What the exercise asks :: From the line that holds "Which of the candidates" to the last line of the data, copy everything exactly; leave out all the rest.

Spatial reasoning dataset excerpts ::

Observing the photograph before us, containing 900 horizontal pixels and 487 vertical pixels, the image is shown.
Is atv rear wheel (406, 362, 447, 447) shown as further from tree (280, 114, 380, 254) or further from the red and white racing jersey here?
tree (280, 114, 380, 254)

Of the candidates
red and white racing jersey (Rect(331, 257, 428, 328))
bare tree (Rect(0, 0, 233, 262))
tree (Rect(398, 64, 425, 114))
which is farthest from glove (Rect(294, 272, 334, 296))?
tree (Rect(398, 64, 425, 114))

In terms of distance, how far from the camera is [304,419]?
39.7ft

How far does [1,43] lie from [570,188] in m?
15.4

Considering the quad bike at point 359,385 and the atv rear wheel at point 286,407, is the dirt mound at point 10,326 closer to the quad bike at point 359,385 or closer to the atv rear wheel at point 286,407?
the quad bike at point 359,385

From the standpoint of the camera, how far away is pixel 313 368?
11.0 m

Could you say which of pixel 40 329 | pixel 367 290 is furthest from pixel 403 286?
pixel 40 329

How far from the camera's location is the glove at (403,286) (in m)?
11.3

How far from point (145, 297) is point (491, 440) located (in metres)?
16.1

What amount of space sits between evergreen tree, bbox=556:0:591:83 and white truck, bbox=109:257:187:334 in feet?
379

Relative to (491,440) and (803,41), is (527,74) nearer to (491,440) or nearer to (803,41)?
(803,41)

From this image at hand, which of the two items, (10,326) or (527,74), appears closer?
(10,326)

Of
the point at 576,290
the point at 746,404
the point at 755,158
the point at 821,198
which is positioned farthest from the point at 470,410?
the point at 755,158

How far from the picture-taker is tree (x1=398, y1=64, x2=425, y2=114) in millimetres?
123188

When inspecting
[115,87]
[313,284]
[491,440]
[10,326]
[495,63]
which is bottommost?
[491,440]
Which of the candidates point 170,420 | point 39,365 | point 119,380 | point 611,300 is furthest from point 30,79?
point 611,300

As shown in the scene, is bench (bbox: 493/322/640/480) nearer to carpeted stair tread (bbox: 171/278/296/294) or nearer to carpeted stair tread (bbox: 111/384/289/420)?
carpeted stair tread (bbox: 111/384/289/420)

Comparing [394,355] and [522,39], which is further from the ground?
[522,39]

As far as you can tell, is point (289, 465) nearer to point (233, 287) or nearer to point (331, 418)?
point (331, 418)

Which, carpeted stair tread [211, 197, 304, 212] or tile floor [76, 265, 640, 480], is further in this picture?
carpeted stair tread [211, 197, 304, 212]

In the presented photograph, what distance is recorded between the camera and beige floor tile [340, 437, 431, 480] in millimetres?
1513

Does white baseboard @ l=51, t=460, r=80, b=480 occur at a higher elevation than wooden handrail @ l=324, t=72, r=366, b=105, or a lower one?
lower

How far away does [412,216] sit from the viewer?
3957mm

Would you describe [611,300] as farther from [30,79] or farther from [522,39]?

Answer to the task ::
Which of the candidates point 170,420 | point 39,365 | point 119,380 | point 611,300 is furthest from point 30,79?
point 611,300

As shown in the scene, is bench (bbox: 493/322/640/480) nearer to carpeted stair tread (bbox: 171/278/296/294) or nearer to carpeted stair tread (bbox: 111/384/289/420)?
carpeted stair tread (bbox: 111/384/289/420)

Comparing [394,355] and [522,39], which is further from the ground?
[522,39]

As far as you can tell, is point (289, 465) nearer to point (233, 287) or nearer to point (331, 418)?
point (331, 418)

Which, carpeted stair tread [211, 197, 304, 212] or tile floor [76, 265, 640, 480], is further in this picture?
carpeted stair tread [211, 197, 304, 212]

In the presented photograph, what distance is recorded between the camera and beige floor tile [340, 437, 431, 480] in millimetres?
1513

Does white baseboard @ l=51, t=460, r=80, b=480 occur at a higher elevation than wooden handrail @ l=324, t=72, r=366, b=105, or a lower one?
lower

How far away does [412,216] sit from the viewer?
3957mm

Would you describe [611,300] as farther from [30,79] or farther from [522,39]?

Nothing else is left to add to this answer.